Some of my peers read voraciously about leadership. They are constantly trying on different styles of leadership they have read about. You can be a strategic leader, an innovative leader, a consultative leader, a networked leader. The list of possibilities is endless. What I have found really helpful is Bill George’s concept of True North. True North is your orientation point, your fixed point in a spinning world that helps you stay on track as a leader. It is derived from your most deeply held beliefs, values and the principles you lead by. True North is your internal compass, unique to you, representing who you are at your deepest level.
I have discovered that if I bring my True North, my most authentic self, to my role, I will be the best leader I can be. It’s true, you can always learn new skills in leadership, however who you are, is set in place. Work out your strengths and stop beating yourself up for what you’re not good at. I will never be dispassionate and reserved. Believe me, I’ve tried. It is not in my DNA. I will never be the sort of leader who can be bureaucratic and transactional. My True North is a deep love for people, a commitment to their development and care and a dedication to help every person in my wake get to where they need to go. My strengths help me be that sort of leader and I have stopped trying to be anyone else.

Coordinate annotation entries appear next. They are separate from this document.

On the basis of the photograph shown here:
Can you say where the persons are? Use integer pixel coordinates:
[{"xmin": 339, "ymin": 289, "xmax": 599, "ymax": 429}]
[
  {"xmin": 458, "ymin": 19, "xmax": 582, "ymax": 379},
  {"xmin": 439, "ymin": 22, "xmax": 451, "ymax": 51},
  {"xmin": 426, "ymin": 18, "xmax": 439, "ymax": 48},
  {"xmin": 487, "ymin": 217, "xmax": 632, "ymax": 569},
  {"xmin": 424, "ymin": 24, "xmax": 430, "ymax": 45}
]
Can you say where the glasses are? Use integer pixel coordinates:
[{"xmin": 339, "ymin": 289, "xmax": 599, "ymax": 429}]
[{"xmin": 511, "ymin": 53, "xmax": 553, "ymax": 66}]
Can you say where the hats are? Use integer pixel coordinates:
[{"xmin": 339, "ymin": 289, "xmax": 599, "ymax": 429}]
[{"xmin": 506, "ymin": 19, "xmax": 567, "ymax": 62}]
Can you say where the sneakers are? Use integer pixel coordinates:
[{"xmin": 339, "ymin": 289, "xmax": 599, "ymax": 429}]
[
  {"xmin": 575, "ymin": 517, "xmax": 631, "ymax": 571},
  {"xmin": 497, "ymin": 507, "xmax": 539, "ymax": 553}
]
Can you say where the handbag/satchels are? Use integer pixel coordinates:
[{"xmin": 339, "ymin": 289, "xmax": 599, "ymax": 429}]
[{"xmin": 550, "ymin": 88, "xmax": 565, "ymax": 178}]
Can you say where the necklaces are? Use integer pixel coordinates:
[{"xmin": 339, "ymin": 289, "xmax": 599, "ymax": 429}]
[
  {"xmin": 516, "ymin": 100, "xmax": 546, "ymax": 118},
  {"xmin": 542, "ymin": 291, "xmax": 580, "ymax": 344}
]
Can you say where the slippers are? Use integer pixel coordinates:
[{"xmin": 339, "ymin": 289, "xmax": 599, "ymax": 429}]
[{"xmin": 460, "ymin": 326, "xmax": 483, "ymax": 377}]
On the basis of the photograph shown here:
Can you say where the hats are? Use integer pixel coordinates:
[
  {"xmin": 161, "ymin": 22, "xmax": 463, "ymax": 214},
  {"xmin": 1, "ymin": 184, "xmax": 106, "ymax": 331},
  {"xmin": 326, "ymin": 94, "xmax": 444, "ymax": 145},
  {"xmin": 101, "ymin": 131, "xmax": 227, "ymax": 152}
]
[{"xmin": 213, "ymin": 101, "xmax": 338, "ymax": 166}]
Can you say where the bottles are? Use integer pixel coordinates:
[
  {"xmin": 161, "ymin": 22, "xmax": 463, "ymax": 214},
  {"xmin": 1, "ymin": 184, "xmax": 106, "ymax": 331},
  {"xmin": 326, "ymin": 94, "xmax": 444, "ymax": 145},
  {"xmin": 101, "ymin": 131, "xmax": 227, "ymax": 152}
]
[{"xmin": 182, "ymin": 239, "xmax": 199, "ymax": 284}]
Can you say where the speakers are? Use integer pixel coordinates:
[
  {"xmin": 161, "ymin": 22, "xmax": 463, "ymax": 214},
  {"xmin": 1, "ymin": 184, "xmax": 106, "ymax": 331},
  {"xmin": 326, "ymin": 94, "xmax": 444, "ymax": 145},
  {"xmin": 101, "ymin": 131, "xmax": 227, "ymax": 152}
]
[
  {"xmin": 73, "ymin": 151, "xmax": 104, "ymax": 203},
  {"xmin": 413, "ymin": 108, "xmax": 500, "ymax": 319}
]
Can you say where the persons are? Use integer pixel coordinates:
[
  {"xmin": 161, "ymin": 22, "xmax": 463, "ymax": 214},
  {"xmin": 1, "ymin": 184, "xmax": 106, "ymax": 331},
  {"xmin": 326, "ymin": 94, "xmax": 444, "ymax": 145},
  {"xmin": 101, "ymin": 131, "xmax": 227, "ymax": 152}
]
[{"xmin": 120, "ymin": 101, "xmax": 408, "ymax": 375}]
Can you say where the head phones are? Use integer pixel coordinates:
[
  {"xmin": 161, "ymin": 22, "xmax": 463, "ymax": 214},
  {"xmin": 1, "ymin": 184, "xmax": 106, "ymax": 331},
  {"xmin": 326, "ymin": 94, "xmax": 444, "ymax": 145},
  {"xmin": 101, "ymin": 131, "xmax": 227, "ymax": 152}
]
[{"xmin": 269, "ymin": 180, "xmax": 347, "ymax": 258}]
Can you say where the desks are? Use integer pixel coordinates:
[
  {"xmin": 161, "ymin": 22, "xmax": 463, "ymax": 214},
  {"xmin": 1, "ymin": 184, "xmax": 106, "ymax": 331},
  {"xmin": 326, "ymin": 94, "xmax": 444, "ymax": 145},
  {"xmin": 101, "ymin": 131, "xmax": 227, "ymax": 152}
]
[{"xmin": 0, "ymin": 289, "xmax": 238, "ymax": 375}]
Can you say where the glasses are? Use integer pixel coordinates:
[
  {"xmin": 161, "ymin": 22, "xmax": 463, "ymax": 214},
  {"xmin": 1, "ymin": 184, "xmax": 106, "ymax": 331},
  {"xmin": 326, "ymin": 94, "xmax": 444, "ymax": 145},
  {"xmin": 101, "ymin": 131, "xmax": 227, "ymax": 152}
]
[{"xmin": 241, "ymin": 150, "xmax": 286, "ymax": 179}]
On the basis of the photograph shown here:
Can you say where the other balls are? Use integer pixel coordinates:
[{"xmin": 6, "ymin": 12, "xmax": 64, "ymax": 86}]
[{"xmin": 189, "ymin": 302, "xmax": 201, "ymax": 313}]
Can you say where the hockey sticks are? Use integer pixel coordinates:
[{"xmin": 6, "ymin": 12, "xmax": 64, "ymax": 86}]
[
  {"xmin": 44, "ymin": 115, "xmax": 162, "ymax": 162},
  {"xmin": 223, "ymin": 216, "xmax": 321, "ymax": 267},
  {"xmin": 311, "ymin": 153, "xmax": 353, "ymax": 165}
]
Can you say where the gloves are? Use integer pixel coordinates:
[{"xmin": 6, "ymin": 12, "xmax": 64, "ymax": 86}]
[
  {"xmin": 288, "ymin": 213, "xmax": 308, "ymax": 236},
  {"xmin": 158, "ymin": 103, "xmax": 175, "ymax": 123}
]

Bringing my authentic self to everything I do, means that I am completely present wherever I am and with whoever I’m with. It also means that I always have a larger picture in mind. I am constantly thinking about culture, structures and resources that will help everyone in my care be their best selves.
I will leave you with some key questions to help you discover your own authentic self:
- What one word do you want people to use to describe you? What word would they currently use?
- If you were to donate everything you have to a cause or charity, which cause would it be?
- If you accomplish one thing by the end of the year, what would make the biggest impact on your happiness?
- What do you think are the most important values to live by? Are you living your life accordingly?
Dr Brenda Holt (FCLP’14)
Brenda’s work as an educator over the last twenty years has focused around equity and access for underrepresented young people. Starting her career at an outer suburban high school in Melbourne as an English teacher, Brenda moved to the higher education sector in 1993. She has worked as an academic advisor, counsellor, teacher, Head of College, researcher and administrator during this time.
Although she grew up in rural Texas in the USA, she has been a happy migrant in Australia, mainly Melbourne, since 1989. Frustrated with seeing young rural Australians represented mainly in educational statistical data, Brenda decided to undertake a PhD in order to demonstrate some of the complexities of inequality in education that are hard to measure. Her thesis, ‘Global Routes/Rural Roots: Identity, Rural Women and Higher Education’, was completed at the end of 2007 and won the 2009 Chancellor’s Prize (Social Sciences). Brenda is currently Principal of St Hilda’s College, University of Melbourne, a residential college at the university.